Twenty per cent of consumers say they spend less on cable TV than they used to because online video meets their needs. This ‘cord-shaving’ is up from 15 per cent last year, the survey found. Twenty-four per cent of 18- to 34-year-olds have “seriously considered” dropping cable service because online video meets their needs, though only 3 to 4 per cent of all consumers say they have actually “cut the cord” or cancelled their cable service because of online video. Sixty per cent of this same age group watch online videos at least once a week.

Other findings of the survey indicate that 11 per cent of smartphone owners aged 18 to 34 watch TV shows and movies on a mobile phone daily. Multitasking with laptop and desktop PCs during TV viewing is common for all age groups, while 28 per cent of tablet owners multi-task with their tablet at least half the time while watching TV. Half of 18- to 34-year-olds say they would prefer an alternate programme guide, such as a screen with apps or images of available content, to a traditional TV guide.

Netflix is seen as an important factor in many people’s broadband subscription and speed choices. Twenty-three per cent of Netflix streaming subscribers who have broadband service said Netflix is the main reason they subscribe to broadband Internet. Twenty-two per cent said they would downgrade their broadband Internet service without Netflix.
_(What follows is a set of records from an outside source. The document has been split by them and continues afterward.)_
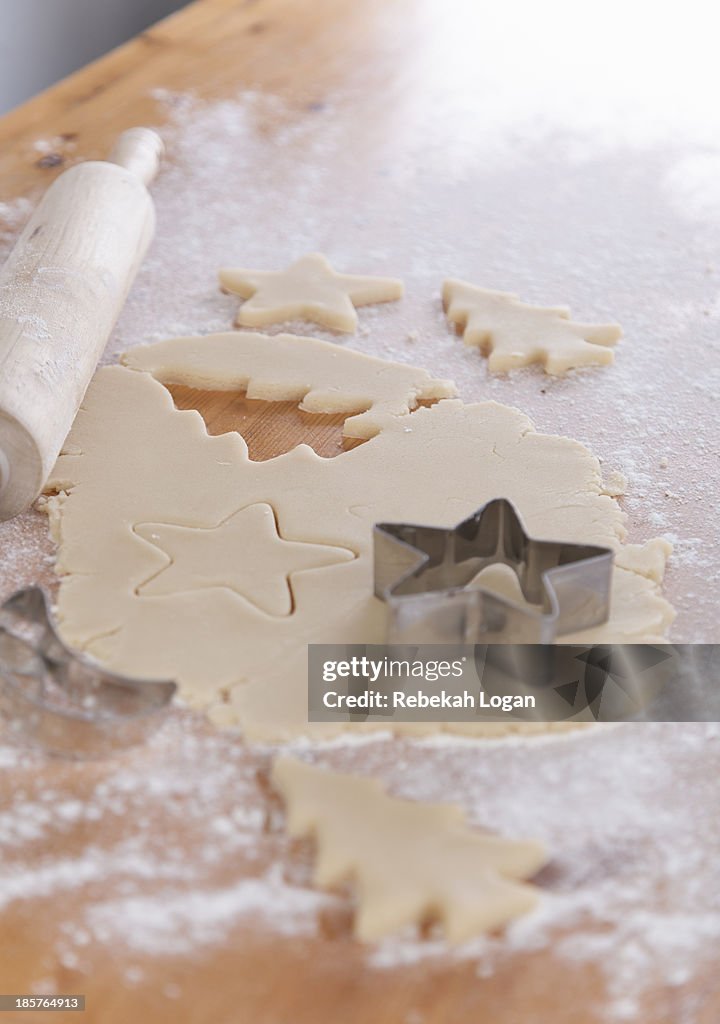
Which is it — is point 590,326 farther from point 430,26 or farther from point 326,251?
point 430,26

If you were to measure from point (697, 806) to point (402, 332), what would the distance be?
32.3 inches

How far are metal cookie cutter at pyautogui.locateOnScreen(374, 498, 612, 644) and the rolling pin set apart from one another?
0.39 m

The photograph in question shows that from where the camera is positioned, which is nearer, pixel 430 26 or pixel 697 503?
pixel 697 503

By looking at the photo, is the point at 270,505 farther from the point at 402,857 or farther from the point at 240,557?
the point at 402,857

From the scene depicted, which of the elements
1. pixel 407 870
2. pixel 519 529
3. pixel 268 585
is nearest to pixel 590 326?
pixel 519 529

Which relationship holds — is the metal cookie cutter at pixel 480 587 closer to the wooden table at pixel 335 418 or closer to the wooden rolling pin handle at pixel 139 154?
the wooden table at pixel 335 418

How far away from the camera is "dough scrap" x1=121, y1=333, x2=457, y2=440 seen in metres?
1.44

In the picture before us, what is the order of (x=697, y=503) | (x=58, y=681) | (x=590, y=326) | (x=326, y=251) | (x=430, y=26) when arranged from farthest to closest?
(x=430, y=26)
(x=326, y=251)
(x=590, y=326)
(x=697, y=503)
(x=58, y=681)

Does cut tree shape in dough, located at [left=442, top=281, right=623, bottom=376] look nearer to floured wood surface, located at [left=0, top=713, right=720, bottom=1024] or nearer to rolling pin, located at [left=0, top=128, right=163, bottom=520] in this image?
rolling pin, located at [left=0, top=128, right=163, bottom=520]

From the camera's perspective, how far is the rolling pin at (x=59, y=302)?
120 centimetres

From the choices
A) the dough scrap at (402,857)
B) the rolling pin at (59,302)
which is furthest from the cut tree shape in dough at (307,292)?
the dough scrap at (402,857)

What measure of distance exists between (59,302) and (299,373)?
0.31m

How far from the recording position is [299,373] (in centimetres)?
148

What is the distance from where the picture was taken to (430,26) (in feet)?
8.05
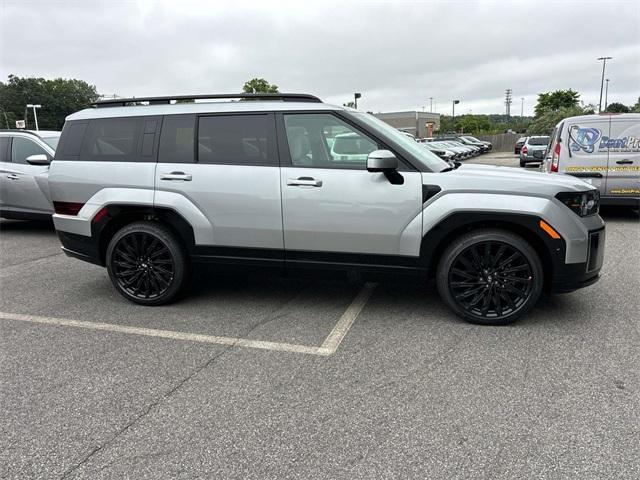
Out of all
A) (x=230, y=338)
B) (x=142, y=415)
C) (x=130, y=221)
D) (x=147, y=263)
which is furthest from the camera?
(x=130, y=221)

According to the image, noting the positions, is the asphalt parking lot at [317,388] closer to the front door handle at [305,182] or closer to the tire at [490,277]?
the tire at [490,277]

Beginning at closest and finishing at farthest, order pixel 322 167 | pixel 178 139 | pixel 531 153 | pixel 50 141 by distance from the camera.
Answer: pixel 322 167
pixel 178 139
pixel 50 141
pixel 531 153

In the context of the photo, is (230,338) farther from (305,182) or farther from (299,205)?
(305,182)

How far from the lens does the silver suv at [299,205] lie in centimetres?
393

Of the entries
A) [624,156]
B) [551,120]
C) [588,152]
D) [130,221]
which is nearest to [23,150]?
[130,221]

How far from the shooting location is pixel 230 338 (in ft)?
12.9

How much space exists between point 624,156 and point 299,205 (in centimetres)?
660

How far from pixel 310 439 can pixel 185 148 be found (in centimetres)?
291

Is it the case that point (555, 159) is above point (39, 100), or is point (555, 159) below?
below

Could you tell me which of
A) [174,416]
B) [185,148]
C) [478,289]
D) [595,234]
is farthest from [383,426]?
[185,148]

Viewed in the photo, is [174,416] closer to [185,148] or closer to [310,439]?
[310,439]

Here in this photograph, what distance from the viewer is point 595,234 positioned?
399 cm

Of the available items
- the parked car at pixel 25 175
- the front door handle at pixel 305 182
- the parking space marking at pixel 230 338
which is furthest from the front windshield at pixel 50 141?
the front door handle at pixel 305 182

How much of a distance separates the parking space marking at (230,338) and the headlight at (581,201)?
193cm
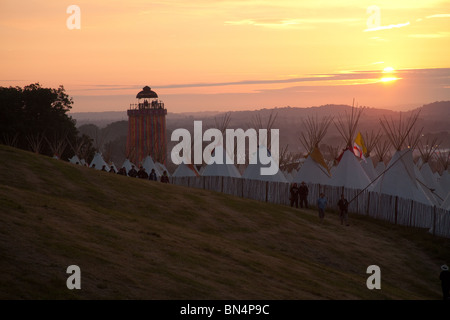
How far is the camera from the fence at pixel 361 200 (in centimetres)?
2464

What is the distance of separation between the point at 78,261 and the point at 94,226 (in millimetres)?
3190

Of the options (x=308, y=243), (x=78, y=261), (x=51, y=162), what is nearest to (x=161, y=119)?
(x=51, y=162)

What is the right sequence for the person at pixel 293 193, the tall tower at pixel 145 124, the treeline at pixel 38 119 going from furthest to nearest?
1. the tall tower at pixel 145 124
2. the treeline at pixel 38 119
3. the person at pixel 293 193

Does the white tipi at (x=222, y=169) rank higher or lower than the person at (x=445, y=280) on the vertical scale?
higher

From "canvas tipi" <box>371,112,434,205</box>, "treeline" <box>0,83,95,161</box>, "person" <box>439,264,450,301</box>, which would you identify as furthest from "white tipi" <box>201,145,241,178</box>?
"person" <box>439,264,450,301</box>

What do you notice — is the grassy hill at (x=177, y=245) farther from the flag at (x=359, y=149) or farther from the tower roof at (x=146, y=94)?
the tower roof at (x=146, y=94)

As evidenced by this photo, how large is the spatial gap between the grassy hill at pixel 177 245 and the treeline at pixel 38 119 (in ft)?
79.5

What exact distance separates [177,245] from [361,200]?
1470 cm

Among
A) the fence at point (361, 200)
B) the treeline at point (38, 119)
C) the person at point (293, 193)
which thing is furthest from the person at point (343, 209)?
the treeline at point (38, 119)

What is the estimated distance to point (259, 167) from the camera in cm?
3228

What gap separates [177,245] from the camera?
15508mm

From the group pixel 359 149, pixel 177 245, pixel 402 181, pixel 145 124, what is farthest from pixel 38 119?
pixel 177 245

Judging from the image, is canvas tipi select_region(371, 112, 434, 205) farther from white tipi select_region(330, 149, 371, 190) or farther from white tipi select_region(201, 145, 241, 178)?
white tipi select_region(201, 145, 241, 178)
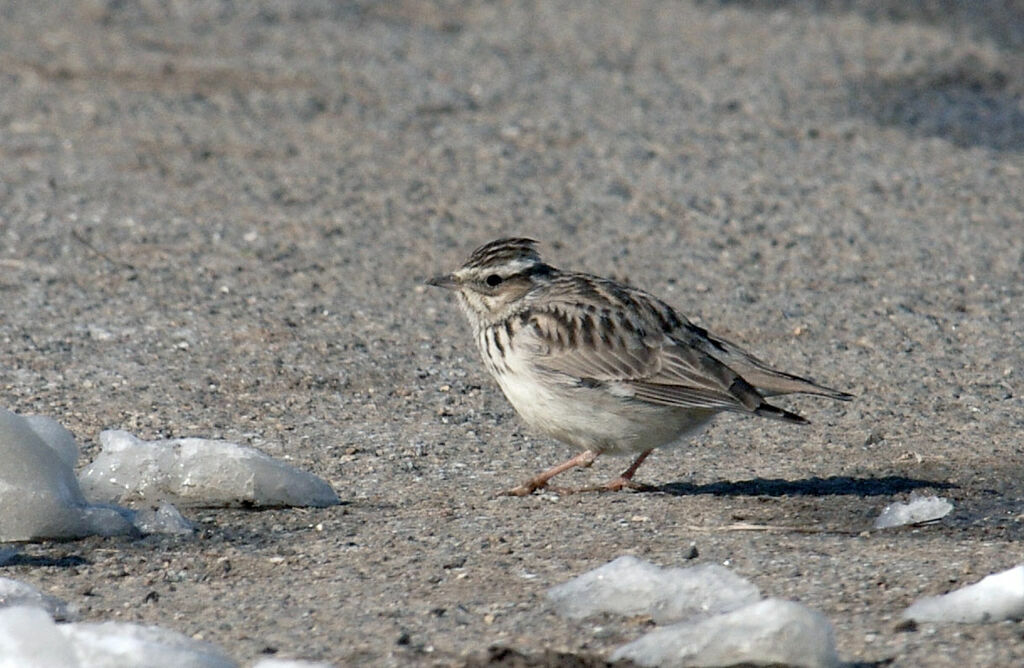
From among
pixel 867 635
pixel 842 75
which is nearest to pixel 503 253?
pixel 867 635

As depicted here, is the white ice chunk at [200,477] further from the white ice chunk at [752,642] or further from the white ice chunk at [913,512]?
the white ice chunk at [913,512]

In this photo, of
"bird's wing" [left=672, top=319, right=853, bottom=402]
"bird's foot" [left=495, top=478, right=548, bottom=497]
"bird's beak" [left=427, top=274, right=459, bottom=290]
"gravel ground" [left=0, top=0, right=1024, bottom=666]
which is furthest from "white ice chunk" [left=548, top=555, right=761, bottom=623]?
"bird's beak" [left=427, top=274, right=459, bottom=290]

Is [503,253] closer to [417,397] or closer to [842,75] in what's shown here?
[417,397]

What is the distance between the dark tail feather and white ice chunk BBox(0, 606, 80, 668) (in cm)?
309

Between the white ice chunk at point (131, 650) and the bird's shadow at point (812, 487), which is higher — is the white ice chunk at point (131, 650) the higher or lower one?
the higher one

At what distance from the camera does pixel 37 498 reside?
6.18 metres

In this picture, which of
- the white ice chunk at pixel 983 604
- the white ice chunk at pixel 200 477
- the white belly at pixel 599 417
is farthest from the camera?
the white belly at pixel 599 417

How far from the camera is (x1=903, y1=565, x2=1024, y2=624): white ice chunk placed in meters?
5.16

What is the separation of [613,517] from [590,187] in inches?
224

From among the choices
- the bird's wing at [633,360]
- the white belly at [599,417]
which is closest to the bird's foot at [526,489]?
the white belly at [599,417]

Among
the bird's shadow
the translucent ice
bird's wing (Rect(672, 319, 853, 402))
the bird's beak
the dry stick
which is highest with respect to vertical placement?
the bird's beak

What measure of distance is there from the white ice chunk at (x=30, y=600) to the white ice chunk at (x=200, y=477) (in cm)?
114

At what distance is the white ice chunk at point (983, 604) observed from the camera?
516cm

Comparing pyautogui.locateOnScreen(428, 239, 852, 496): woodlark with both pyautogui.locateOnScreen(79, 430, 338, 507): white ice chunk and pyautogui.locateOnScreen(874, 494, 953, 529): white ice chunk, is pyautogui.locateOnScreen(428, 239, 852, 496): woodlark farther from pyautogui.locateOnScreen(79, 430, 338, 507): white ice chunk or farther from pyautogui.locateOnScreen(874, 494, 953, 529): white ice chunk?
pyautogui.locateOnScreen(79, 430, 338, 507): white ice chunk
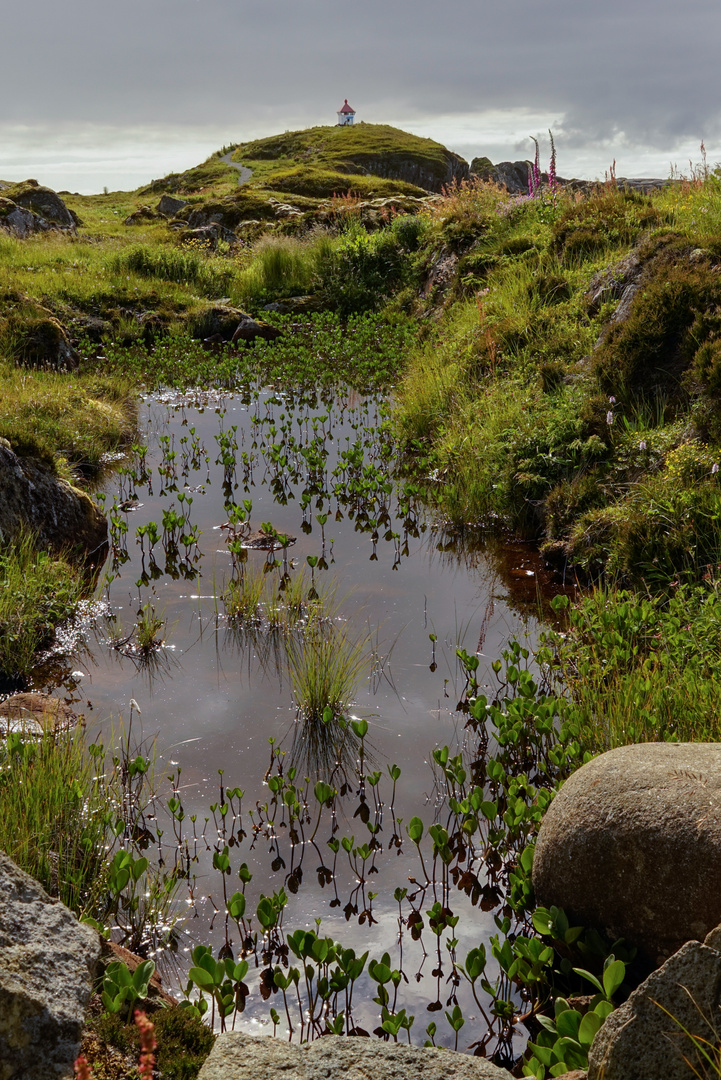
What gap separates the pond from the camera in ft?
12.5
Hurd noted that while the results indicate significant challenges for traditional service providers, particularly in meeting the needs of younger consumers, there were clear opportunities for cable TV providers to differentiate versus online video alternatives. While many viewers are eschewing the traditional prime time TV schedule, consumers still have strong preferences for more recent TV shows and movies. In addition, while online video brands are gaining ground in younger segments, consumers still have a clear preference for their cable operator as the provider of TV show and movie subscription services. The providers that can best integrate the flexibility of online distribution and mobile viewing options, while creating a user-friendly experience will be better positioned to retain younger viewers. In addition, a vast majority of all viewers, including 75 per cent of 18- to 24-year-olds, are bothered by a lack of HD, indicating that providers have an opportunity to attract younger viewers with better picture quality.